Para o dermatologista Adilson Costa, chefe do serviço de dermatologia da PUC-Campinas, uma coisa não tem necessariamente a ver com a outra. “Preço não é sinônimo de qualidade", afirma, "o valor do produto pode estar mais associado à marca, à embalagem e à promoção dele no mercado do que com as matérias-primas nele contida". O mais importante na hora de comprar é certificar-se de que os produtos têm registro na Anvisa. Se sim, isso significa que eles passaram por testes clínicos que garantem a eficácia prometida no rótulo. Contudo, em casos extremos é diferente. "Um produto muito barato provavelmente teve que sofrer algum sacrifício, assim como os que têm um preço extremamente alto certamente contam com tecnologia e desenvolvimento de ponta, que refletem em melhor qualidade, mas envolvem custo”, complementa o farmacêutico Emiro Khury, diretor técnico da Sociedade Brasileira de Cosmetologia e consultor de empresas de cosméticos que certificam seus produtos.

Custo x qualidade
Não se pode negar que as marcas consagradas, geralmente gigantes do segmento em que atuam, investem mais em pesquisa e desenvolvimento do que as menores. Mas ainda assim isso pode não significar preço alto. “Nem toda tecnologia de ponta encarece um produto, há itens com custo muito baixo desenvolvidos e produzidos com alta tecnologia, e esse valor mais em conta também chega ao preço final para o consumidor”, avalia Adilson Costa. Mas há controvérsias. “Moléculas e princípios ativos sofisticados custam mais caro”, defende Emiro.
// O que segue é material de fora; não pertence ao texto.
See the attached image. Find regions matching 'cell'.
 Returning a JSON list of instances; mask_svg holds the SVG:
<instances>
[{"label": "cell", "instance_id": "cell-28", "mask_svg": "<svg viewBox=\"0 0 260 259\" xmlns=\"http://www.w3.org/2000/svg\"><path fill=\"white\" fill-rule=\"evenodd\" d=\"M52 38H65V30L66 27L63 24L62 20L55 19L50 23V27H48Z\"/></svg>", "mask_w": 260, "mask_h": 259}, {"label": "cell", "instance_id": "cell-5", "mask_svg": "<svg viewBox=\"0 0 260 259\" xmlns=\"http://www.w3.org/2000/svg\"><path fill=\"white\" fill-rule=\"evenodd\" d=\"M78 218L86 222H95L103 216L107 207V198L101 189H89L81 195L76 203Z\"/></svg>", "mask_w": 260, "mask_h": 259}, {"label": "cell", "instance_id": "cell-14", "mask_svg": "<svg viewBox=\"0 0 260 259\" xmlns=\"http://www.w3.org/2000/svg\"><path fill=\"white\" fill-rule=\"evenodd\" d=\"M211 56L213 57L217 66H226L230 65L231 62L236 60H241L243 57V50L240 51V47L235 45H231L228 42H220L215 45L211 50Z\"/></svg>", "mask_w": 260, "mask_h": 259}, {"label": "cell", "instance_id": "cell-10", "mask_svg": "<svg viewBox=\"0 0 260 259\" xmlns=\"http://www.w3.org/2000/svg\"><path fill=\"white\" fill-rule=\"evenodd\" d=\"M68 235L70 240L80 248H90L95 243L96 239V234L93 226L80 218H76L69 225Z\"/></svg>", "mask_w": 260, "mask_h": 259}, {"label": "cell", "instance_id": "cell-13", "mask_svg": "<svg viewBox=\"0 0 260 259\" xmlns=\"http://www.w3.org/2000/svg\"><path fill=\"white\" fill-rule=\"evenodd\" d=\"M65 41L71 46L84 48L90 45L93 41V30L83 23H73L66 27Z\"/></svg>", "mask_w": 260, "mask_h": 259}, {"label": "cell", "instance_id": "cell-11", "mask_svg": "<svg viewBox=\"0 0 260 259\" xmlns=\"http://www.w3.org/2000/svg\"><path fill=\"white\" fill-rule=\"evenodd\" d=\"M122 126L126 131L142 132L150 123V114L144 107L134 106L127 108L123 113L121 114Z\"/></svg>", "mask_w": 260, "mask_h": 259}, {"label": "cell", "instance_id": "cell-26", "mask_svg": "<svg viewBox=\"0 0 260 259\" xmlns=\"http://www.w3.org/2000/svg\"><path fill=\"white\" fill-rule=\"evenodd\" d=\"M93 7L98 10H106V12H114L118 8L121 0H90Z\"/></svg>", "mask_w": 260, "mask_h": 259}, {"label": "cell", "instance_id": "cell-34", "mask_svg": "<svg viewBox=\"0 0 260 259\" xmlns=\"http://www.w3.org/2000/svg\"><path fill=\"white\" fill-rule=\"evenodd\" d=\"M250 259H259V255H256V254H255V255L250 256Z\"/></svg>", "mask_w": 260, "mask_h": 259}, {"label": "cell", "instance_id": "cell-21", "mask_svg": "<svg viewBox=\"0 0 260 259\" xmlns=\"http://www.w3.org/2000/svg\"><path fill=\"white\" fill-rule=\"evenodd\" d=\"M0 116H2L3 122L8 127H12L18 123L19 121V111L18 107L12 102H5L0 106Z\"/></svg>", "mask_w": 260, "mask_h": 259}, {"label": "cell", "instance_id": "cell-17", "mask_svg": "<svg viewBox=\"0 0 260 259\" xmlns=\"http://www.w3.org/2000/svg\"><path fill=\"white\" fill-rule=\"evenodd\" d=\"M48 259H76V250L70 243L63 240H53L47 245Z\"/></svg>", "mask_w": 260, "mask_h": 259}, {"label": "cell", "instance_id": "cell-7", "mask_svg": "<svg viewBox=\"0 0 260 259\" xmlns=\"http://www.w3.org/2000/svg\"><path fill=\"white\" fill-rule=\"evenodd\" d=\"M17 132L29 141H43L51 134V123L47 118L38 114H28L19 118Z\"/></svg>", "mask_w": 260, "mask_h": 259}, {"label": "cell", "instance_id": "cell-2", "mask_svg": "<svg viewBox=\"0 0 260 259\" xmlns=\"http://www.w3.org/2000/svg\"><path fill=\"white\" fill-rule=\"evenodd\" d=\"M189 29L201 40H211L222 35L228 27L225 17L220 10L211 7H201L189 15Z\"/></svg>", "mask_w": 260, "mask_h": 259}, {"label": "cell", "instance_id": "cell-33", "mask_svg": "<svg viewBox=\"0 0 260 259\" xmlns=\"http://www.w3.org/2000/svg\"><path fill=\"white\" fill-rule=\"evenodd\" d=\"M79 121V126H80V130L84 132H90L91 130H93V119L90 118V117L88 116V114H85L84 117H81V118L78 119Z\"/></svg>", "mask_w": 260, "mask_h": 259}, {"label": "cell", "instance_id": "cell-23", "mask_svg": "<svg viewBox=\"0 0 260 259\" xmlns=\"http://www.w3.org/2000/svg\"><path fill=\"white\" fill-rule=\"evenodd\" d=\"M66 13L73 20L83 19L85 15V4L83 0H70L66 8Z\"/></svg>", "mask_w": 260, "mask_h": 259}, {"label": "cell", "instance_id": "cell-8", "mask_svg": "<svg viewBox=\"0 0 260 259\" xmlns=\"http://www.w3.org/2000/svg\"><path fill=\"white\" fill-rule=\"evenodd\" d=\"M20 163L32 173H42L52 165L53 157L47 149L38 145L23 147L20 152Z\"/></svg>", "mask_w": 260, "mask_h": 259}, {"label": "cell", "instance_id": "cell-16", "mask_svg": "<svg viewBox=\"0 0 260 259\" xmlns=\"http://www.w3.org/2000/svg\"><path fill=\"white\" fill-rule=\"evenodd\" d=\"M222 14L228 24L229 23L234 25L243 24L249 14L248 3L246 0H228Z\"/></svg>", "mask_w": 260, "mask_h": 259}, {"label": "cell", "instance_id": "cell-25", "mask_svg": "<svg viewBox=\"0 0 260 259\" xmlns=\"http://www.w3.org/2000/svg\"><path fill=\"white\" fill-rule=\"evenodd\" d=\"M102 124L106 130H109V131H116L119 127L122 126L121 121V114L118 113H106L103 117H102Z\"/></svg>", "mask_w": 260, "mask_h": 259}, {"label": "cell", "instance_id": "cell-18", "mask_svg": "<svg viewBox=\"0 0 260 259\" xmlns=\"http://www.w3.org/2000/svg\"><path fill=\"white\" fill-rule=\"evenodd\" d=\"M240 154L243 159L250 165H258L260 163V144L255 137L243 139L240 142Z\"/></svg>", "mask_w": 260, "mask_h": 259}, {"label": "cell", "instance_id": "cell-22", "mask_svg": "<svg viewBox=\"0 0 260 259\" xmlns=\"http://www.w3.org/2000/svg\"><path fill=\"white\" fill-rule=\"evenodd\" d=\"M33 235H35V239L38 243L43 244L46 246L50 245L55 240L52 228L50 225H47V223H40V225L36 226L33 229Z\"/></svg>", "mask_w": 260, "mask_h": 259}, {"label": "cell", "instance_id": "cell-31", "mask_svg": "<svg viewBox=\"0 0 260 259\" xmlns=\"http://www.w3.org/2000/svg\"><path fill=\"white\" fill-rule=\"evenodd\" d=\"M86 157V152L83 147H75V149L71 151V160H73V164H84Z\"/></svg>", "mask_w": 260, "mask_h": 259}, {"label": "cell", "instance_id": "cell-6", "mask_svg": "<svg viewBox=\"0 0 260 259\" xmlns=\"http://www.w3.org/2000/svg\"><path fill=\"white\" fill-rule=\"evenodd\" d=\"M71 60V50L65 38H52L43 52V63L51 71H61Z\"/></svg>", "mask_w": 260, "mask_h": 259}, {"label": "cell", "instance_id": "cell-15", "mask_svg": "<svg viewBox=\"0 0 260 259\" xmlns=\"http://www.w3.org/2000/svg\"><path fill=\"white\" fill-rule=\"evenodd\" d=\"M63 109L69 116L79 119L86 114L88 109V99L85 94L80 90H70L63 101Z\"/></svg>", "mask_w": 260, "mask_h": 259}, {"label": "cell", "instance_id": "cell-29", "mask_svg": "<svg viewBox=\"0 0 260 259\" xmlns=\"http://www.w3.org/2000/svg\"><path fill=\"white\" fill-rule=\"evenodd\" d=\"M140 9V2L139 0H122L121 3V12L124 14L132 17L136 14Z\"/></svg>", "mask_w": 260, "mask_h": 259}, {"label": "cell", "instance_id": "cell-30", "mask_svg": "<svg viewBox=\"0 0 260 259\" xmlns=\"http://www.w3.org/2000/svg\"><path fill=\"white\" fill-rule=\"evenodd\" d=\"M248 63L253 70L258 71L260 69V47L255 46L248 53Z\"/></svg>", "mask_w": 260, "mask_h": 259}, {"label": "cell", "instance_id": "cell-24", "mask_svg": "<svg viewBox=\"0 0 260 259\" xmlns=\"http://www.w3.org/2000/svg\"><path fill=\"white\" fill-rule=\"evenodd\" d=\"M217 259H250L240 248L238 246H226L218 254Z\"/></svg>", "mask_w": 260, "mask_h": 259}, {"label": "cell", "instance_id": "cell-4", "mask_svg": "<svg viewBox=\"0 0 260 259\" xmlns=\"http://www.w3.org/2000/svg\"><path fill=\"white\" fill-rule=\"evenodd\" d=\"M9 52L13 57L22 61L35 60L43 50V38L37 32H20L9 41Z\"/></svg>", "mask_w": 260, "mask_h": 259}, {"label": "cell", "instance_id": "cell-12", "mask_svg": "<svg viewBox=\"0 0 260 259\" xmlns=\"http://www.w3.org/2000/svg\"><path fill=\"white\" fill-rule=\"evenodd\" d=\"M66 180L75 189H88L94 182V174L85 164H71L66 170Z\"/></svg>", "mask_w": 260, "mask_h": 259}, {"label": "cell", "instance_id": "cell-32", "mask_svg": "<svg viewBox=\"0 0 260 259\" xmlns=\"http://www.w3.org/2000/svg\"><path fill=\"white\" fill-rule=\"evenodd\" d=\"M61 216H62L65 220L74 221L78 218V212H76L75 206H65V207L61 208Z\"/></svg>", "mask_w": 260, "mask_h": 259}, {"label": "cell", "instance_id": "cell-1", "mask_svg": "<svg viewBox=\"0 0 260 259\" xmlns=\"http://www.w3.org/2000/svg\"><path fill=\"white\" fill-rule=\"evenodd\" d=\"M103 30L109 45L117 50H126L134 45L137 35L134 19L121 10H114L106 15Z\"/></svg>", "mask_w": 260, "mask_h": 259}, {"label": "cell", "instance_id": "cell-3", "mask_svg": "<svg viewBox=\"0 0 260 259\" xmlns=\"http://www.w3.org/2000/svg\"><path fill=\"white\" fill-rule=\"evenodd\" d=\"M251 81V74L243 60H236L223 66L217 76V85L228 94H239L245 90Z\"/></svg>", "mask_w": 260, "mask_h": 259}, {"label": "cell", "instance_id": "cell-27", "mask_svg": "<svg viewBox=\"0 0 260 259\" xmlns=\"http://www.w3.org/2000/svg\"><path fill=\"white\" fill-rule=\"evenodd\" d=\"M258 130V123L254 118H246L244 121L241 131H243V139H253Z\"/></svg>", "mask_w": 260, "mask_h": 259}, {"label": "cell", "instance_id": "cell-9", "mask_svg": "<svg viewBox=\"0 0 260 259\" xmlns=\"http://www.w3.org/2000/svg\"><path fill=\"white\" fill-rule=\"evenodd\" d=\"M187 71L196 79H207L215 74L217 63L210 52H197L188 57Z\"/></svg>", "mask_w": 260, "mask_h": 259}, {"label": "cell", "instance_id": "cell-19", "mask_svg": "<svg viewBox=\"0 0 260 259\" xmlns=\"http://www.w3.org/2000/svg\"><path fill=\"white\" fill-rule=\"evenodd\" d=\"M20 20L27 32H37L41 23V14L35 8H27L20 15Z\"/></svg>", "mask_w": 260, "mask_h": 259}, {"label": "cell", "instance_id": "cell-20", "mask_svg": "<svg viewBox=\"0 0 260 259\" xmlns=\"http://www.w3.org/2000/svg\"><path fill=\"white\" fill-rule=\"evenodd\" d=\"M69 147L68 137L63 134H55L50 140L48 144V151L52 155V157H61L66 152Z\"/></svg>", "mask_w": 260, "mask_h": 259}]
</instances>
Em algumas categorias faz diferença
De fato, em determinados tipos de produtos, mesmo com o registro na Anvisa, pode ocorrer diferença de eficácia entre o mesmo item de uma marca mais cara e outra nem tanto. Um bom exemplo são os filtros solares. “Um protetor com FPS 30 pode ser mais eficaz do que um de outra marca também com FPS 30. A diferença está na matéria-prima utilizada. O mais eficaz pode proteger do sol por 12 horas, por exemplo, enquanto o outro protege por apenas duas horas. Isso porque alguns filtros são mais estáveis e conseguem absorver a luz solar por mais tempo. Os dois funcionam, a diferença é o tempo de ação de um e de outro”, explica o farmacêutico Maurício Pupo, mestre em cosmetologia. “Justamente, é o tempo de proteção que muda entre um filtro solar mais caro e o mais em conta. Um produto com textura leve, não oleosa, com FPS alto e proteção UVA, que é mais seguro e suporta mais o impacto dos raios solares sobre a pele, exige uma formulação mais sofisticada e isso custa mais caro”, completa o farmacêutico Emiro Khury.

Outro exemplo são os cremes para celulite, que exigem alta tecnologia e podem apresentar diferença entre marcas, mas na maioria dos casos, a eficácia (comprovada) é comunicada no rótulo, o que reduz a margem de um investimento arriscado. “Um produto para celulite é sempre testado antes de ser colocado no mercado, isso é lei em qualquer país. Se está escrito a palavra ‘celulite’ no rótulo, o fabricante é obrigado a fazer os testes que comprovam que o produto é eficaz contra o problema, incluindo a capacidade de penetração na pele. Cabe ao consumidor verificar os resultados dos testes e ver, por exemplo, se a melhora da celulite prometida é de 20% ou de 80%. A maioria das marcas comunica isso nas embalagens”, diz Maurício Pupo. “Produtos com efeitos muito específicos como clareadores, anticelulite e antiolheiras, por exemplo, são mais sensíveis aos preços porque, dependendo dos ativos utilizados, a fórmula pode custar mais caro”, destaca Emiro.

Por outro lado, há também as categorias que, de acordo com os especialistas, excluem qualquer relação de preço com a qualidade como os xampus, por exemplo. “É comum as marcas apresentarem produtos excelentes, com efeito comprovado, por preços relativamente baixos”, diz Emiro. “Assim como existem marcas caríssimas cujo efeito principal é apenas limpar os fios”, conclui o médico Adilson Costa.